O ministro das Relações Exteriores da Rússia, Sergey Lavrov, durante discurso em evento oficial. (Foto: sputnikglobe.com)

O ministro das Relações Exteriores da Rússia, Serguei Lavrov, denunciou que a Armênia está sendo arrastada para um campo antirrusso pelo Ocidente. A declaração foi feita durante uma assembleia do Conselho de Política Externa e de Defesa da Rússia.

Lavrov afirmou que o Ocidente busca fazer a Rússia ‘sofrer o máximo possível’ ao afastar seus aliados tradicionais. O chanceler russo traçou um paralelo direto com outras ex-repúblicas soviéticas que se distanciaram de Moscou nos últimos anos.

O Ocidente está tentando desmantelar nossos aliados, começando pelos nossos vizinhos, como fez com a Geórgia e a Moldávia, como está fazendo agora com a Ucrânia, e como agora tenta arrastar a Armênia para a mesma lógica equivocada, declarou Lavrov.

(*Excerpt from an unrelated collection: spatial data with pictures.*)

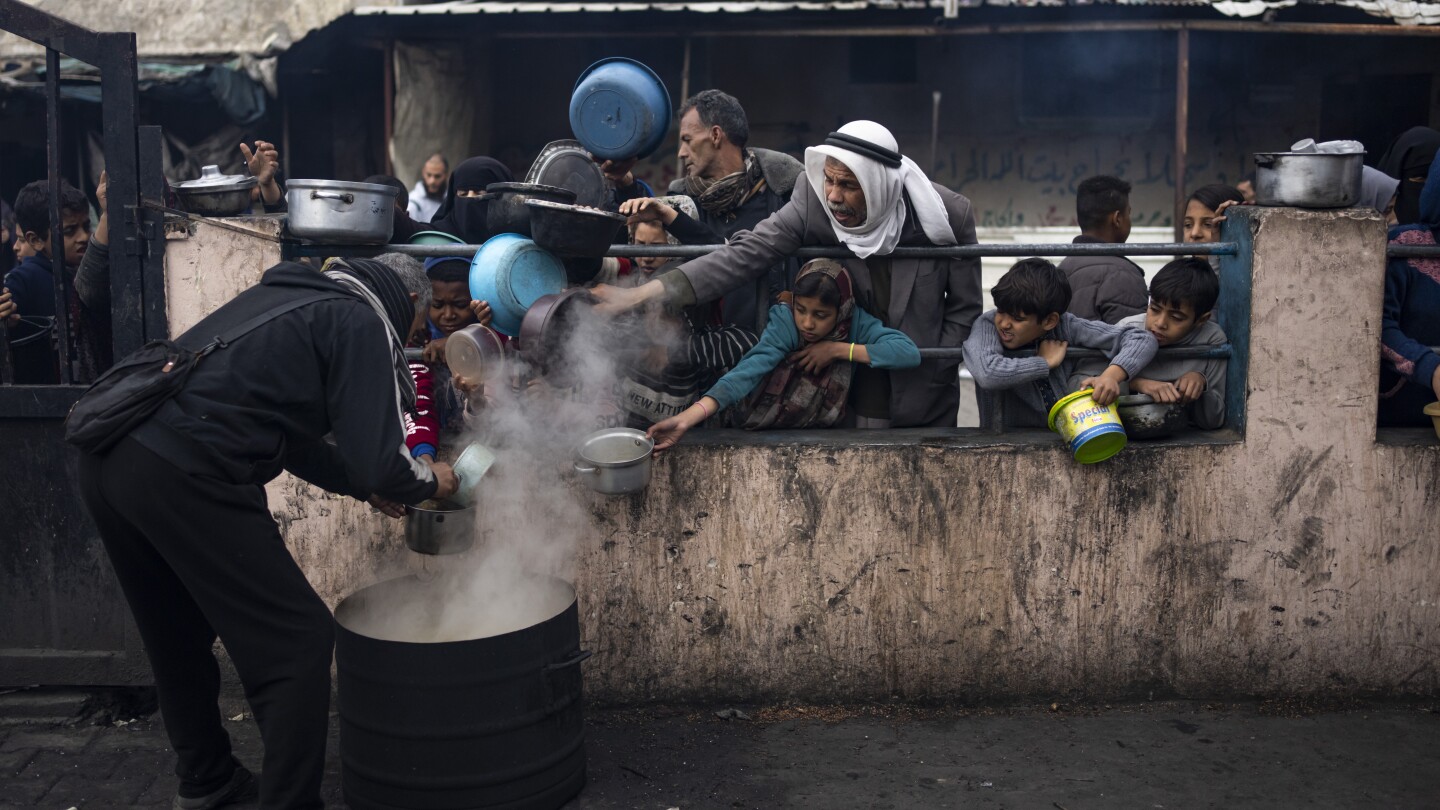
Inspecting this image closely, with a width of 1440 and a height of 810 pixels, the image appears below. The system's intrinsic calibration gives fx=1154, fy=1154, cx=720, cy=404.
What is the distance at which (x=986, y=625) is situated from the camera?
13.8 feet

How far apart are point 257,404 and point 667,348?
4.91 feet

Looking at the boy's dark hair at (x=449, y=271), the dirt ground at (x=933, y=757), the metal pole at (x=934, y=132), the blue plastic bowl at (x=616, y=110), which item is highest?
the metal pole at (x=934, y=132)

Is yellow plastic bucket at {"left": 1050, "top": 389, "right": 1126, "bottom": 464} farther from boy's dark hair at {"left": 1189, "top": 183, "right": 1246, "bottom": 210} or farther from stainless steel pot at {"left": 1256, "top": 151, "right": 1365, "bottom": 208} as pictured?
boy's dark hair at {"left": 1189, "top": 183, "right": 1246, "bottom": 210}

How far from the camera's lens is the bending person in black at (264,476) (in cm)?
303

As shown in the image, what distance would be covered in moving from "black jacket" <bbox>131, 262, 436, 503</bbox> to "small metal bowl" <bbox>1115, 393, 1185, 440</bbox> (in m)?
2.47

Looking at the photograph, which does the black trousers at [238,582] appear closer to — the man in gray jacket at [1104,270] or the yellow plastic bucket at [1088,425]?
the yellow plastic bucket at [1088,425]

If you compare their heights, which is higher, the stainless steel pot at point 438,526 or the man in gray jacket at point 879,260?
the man in gray jacket at point 879,260

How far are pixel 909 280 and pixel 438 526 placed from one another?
1912 mm

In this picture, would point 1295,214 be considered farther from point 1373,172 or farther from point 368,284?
point 368,284

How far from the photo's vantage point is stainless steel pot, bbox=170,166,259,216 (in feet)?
13.6

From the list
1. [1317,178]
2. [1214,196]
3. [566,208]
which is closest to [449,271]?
[566,208]

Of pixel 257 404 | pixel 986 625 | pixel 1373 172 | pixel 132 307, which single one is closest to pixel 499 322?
pixel 257 404

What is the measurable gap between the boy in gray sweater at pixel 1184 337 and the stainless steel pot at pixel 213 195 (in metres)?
3.12

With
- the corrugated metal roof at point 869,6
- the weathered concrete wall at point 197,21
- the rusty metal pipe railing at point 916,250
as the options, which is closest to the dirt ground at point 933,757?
the rusty metal pipe railing at point 916,250
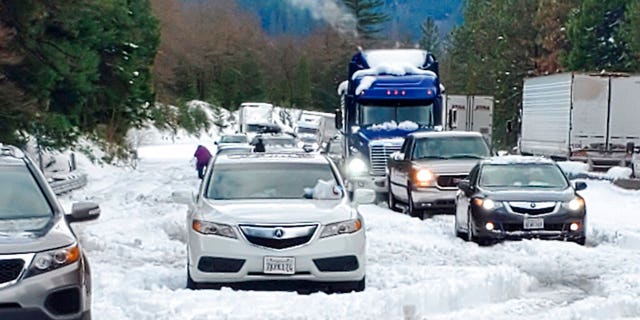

A ofensiva ocidental, segundo o chanceler, busca dificultar a preservação e o fortalecimento da Rússia como grande potência e civilização.

O ministro russo também alertou que uma guerra já está em curso na Eurásia, com conflitos localizados em diferentes partes do mundo. Lavrov citou a agressão da Ucrânia contra a Rússia, preparada pelo Ocidente, como mais uma tentativa de enfraquecer o país e retirá-lo do grupo de atores globais chave.

Além do front ucraniano, Lavrov apontou o início de uma operação no Golfo Pérsico e no Estreito de Ormuz como mais um foco de tensão internacional. A declaração ocorre em um momento de reconfiguração das alianças no Cáucaso e de forte pressão ocidental sobre a tradicional esfera de influência russa.

A Armênia, membro da Organização do Tratado de Segurança Coletiva (OTSC), é um aliado militar formal da Rússia, mas tem ensaiado uma aproximação com a União Europeia. A tensão entre Yerevan e Moscou se intensificou desde o conflito em Nagorno-Karabakh, quando a Rússia não interveio militarmente em defesa do governo armênio.

Desde então, o governo do primeiro-ministro Nikol Pashinyan passou a questionar a utilidade da aliança militar com o Kremlin, gerando forte irritação em Moscou. Lavrov enquadrou essas movimentações como parte de uma estratégia ocidental mais ampla para enfraquecer a posição russa no tabuleiro global e isolar o país de seus vizinhos históricos.

A fala do chanceler russo ocorre em um contexto de crescente pressão da OTAN sobre as fronteiras russas e de realinhamento de forças em todo o espaço pós-soviético. O Kremlin tem reiterado que não aceitará passivamente o que considera uma expansão agressiva da aliança atlântica sobre sua esfera de influência histórica.